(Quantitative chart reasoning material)
^^^^^^^^^^^^^^^^

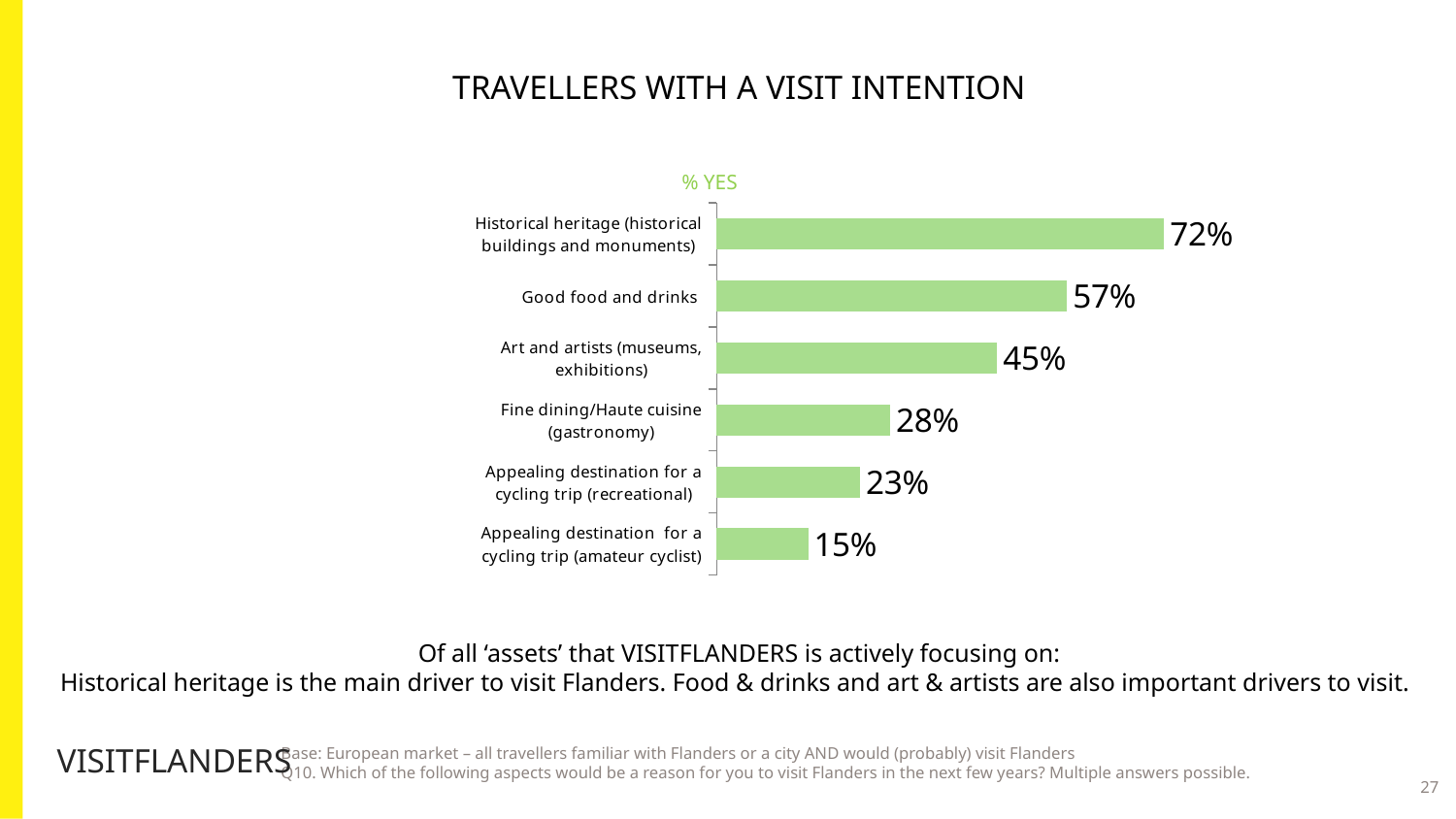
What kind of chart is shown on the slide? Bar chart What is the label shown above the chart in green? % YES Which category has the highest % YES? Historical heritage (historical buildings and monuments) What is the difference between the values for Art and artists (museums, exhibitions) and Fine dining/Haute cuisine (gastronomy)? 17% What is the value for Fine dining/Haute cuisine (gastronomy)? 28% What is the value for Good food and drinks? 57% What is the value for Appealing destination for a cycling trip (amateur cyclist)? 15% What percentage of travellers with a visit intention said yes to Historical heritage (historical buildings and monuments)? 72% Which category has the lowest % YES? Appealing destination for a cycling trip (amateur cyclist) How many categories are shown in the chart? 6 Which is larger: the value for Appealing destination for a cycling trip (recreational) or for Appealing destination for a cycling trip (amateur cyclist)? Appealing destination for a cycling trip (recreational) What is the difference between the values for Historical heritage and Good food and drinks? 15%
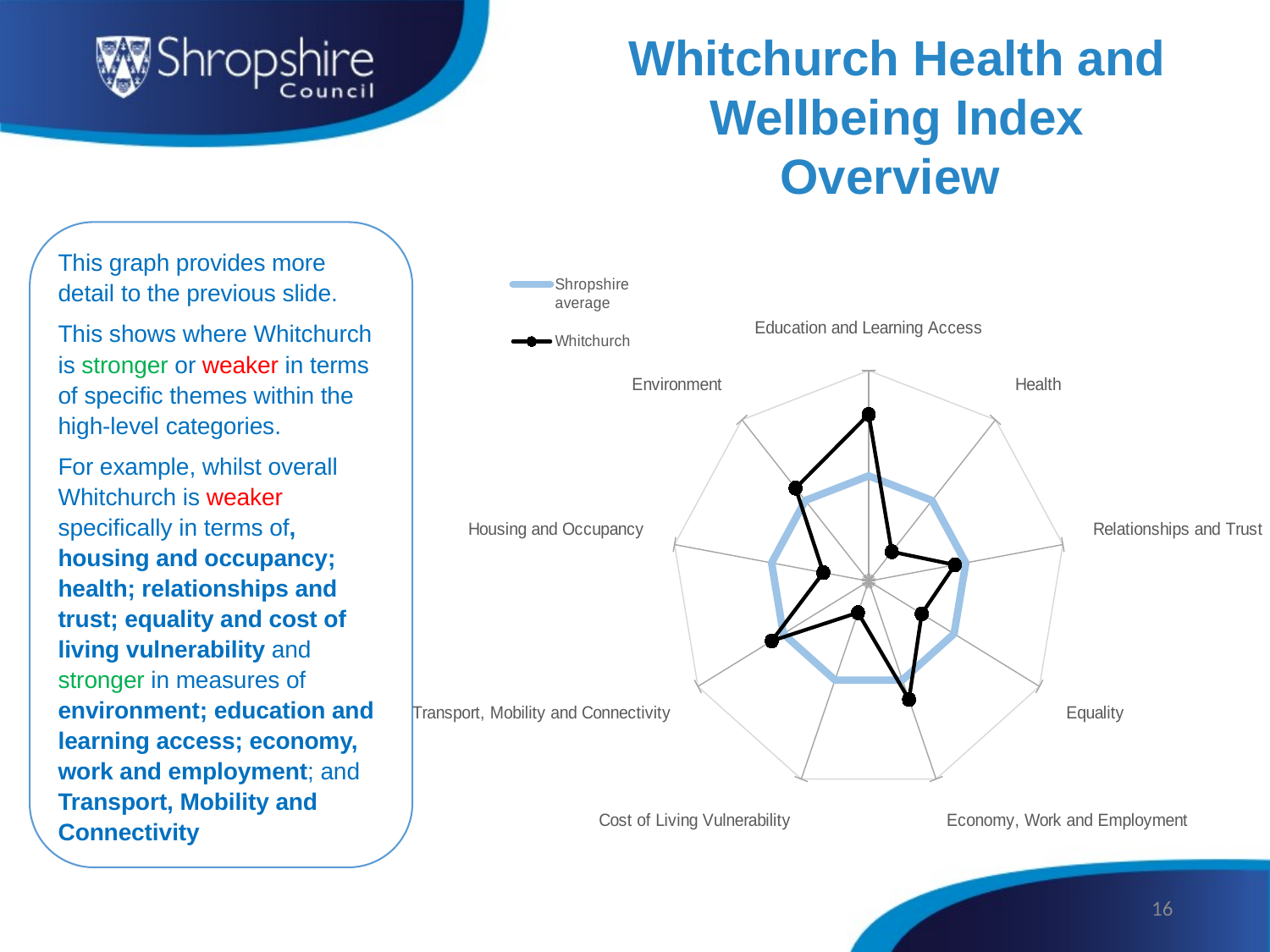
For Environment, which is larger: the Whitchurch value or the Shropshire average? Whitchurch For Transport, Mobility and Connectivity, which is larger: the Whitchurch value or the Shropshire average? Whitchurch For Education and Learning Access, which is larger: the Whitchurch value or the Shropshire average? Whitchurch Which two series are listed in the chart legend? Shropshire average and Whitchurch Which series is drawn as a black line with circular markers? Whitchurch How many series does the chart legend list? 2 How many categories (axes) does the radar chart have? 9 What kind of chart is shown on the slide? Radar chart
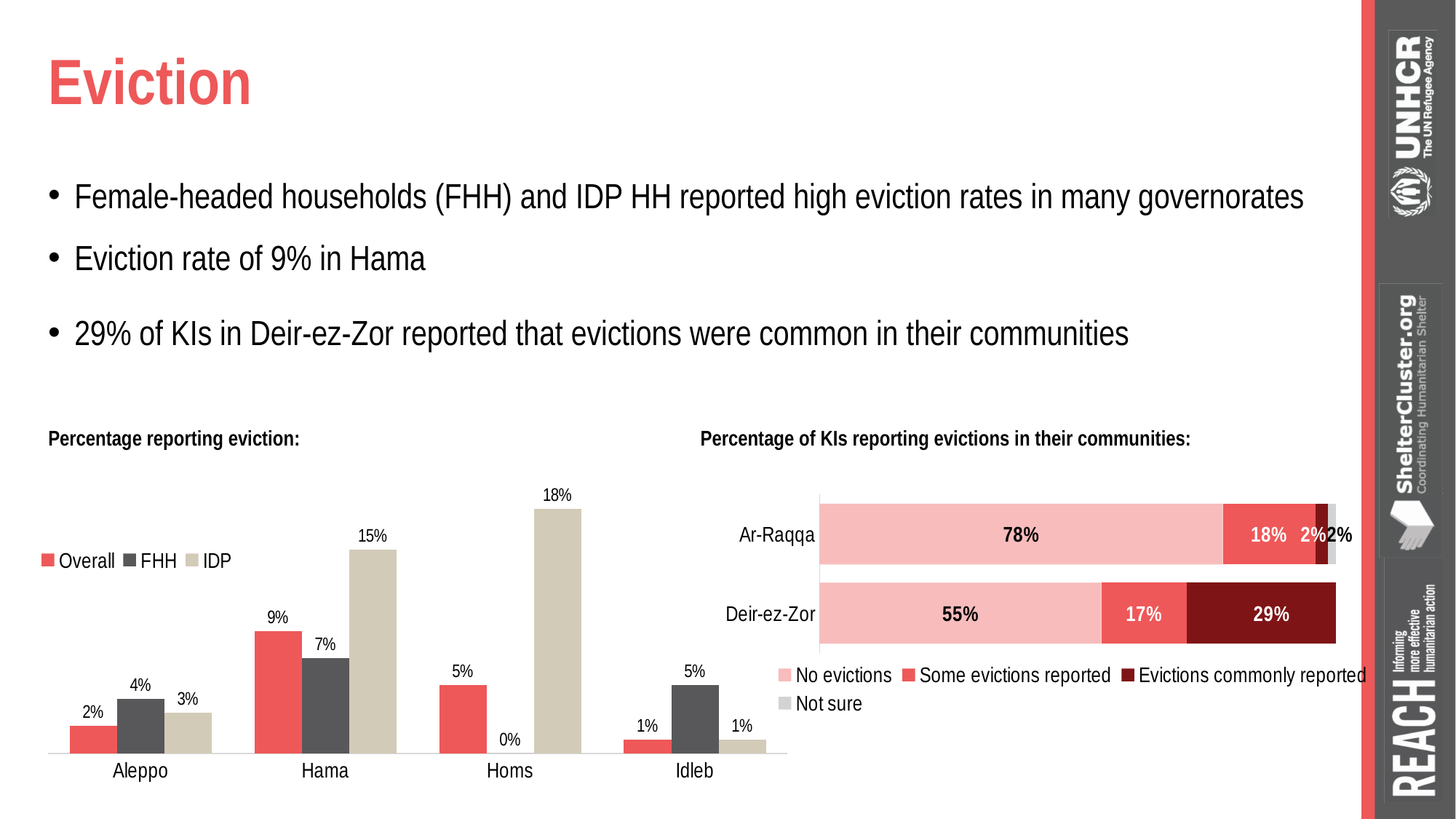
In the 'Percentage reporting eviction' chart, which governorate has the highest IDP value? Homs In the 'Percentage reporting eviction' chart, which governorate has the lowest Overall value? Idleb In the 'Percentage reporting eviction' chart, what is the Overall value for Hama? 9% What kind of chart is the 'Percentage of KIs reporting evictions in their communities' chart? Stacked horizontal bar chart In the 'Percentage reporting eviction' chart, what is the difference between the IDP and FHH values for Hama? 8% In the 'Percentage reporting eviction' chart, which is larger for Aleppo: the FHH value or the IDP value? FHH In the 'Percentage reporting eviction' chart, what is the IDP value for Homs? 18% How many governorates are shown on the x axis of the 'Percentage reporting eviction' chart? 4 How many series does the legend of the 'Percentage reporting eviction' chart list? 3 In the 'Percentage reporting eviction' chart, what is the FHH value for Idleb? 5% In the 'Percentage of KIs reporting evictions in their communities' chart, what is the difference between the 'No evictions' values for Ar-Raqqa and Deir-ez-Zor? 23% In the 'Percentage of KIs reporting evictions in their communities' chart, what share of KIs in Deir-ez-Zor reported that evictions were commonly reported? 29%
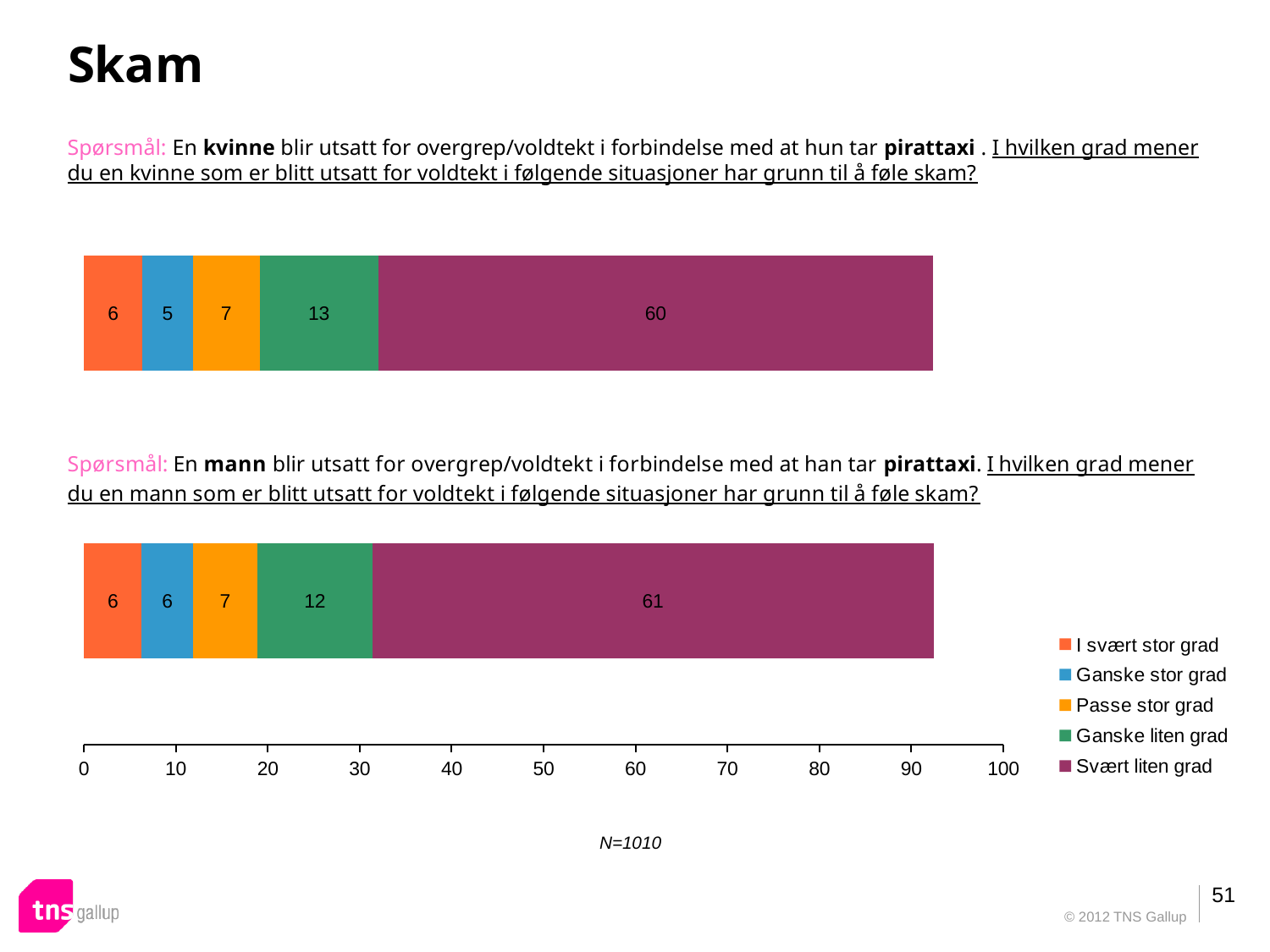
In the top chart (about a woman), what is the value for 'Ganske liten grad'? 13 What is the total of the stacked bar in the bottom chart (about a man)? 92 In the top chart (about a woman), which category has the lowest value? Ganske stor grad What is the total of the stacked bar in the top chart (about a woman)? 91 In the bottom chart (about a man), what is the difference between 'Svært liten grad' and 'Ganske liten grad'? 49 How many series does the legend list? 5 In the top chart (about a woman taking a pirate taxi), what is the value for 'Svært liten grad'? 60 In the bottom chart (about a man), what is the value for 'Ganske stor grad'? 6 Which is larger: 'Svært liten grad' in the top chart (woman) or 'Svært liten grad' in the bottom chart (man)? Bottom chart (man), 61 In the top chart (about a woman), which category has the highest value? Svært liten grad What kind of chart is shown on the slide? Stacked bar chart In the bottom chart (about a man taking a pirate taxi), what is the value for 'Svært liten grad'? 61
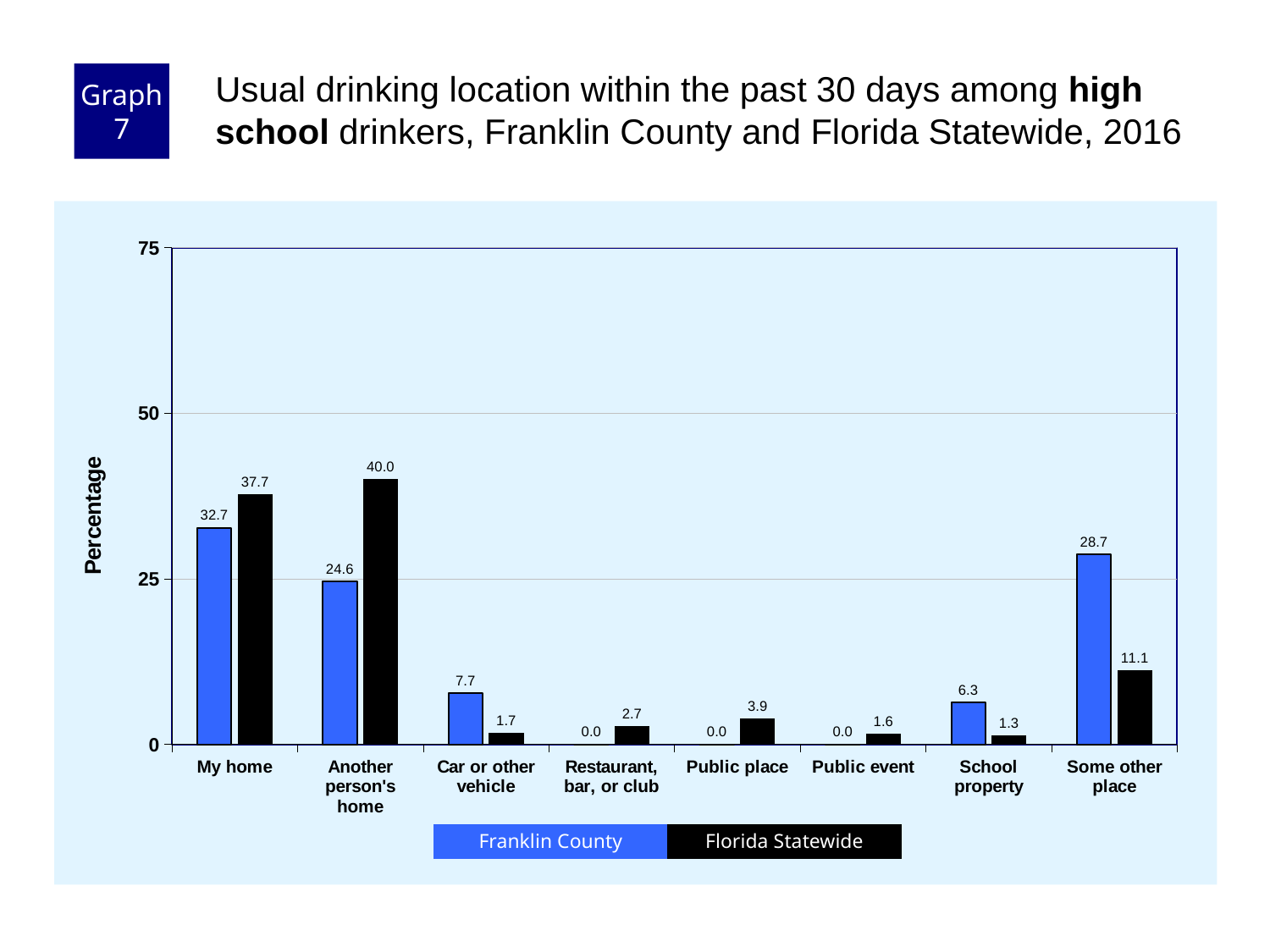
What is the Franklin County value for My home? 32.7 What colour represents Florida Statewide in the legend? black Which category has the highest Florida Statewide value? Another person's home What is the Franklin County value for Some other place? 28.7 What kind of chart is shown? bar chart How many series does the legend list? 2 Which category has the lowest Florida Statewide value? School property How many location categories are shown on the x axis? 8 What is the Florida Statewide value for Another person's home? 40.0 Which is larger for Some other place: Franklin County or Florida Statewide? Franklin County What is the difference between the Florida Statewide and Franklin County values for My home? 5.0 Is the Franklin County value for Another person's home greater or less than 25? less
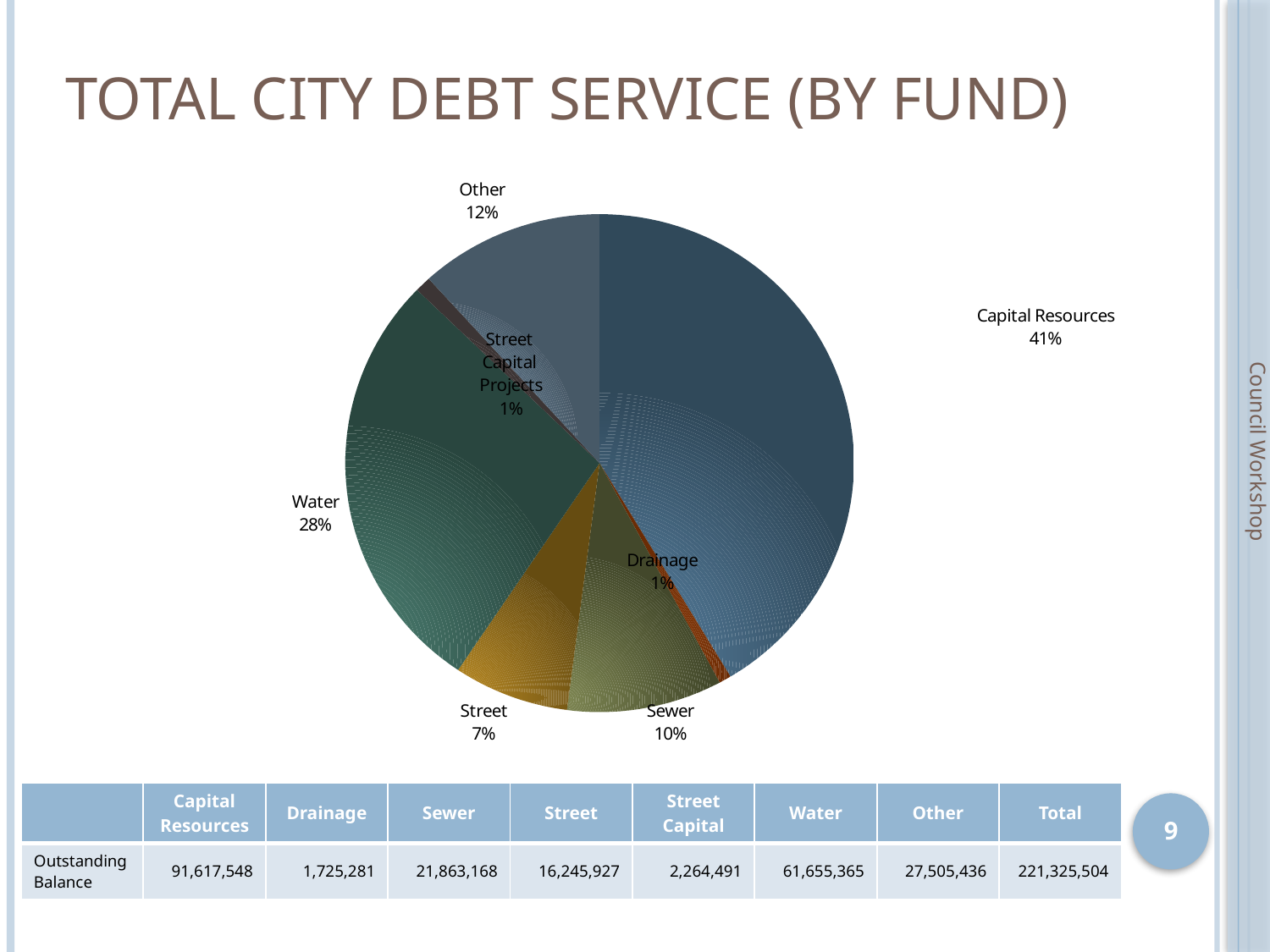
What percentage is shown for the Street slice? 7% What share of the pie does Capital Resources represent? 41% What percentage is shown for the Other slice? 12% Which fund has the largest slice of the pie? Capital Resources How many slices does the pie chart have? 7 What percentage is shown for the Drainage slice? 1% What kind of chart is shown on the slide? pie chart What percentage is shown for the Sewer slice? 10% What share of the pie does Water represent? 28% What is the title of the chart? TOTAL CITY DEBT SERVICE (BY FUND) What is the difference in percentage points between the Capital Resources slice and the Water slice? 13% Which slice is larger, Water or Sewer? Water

^^^^^^^^^^^^^^^^

**REQUEST**:
Arrange everything in the material above, from the line containing "For Environment, which" down to the line containing "commonly reported? 29%", as a numbered list with blank lines dropped. Leave out the pictures.

**SOLUTION**:
1. For Environment, which is larger: the Whitchurch value or the Shropshire average? Whitchurch For Transport, Mobility and Connectivity, which is larger: the Whitchurch value or the Shropshire average? Whitchurch For Education and Learning Access, which is larger: the Whitchurch value or the Shropshire average? Whitchurch Which two series are listed in the chart legend? Shropshire average and Whitchurch Which series is drawn as a black line with circular markers? Whitchurch How many series does the chart legend list? 2 How many categories (axes) does the radar chart have? 9 What kind of chart is shown on the slide? Radar chart
2. In the 'Percentage reporting eviction' chart, which governorate has the highest IDP value? Homs In the 'Percentage reporting eviction' chart, which governorate has the lowest Overall value? Idleb In the 'Percentage reporting eviction' chart, what is the Overall value for Hama? 9% What kind of chart is the 'Percentage of KIs reporting evictions in their communities' chart? Stacked horizontal bar chart In the 'Percentage reporting eviction' chart, what is the difference between the IDP and FHH values for Hama? 8% In the 'Percentage reporting eviction' chart, which is larger for Aleppo: the FHH value or the IDP value? FHH In the 'Percentage reporting eviction' chart, what is the IDP value for Homs? 18% How many governorates are shown on the x axis of the 'Percentage reporting eviction' chart? 4 How many series does the legend of the 'Percentage reporting eviction' chart list? 3 In the 'Percentage reporting eviction' chart, what is the FHH value for Idleb? 5% In the 'Percentage of KIs reporting evictions in their communities' chart, what is the difference between the 'No evictions' values for Ar-Raqqa and Deir-ez-Zor? 23% In the 'Percentage of KIs reporting evictions in their communities' chart, what share of KIs in Deir-ez-Zor reported that evictions were commonly reported? 29%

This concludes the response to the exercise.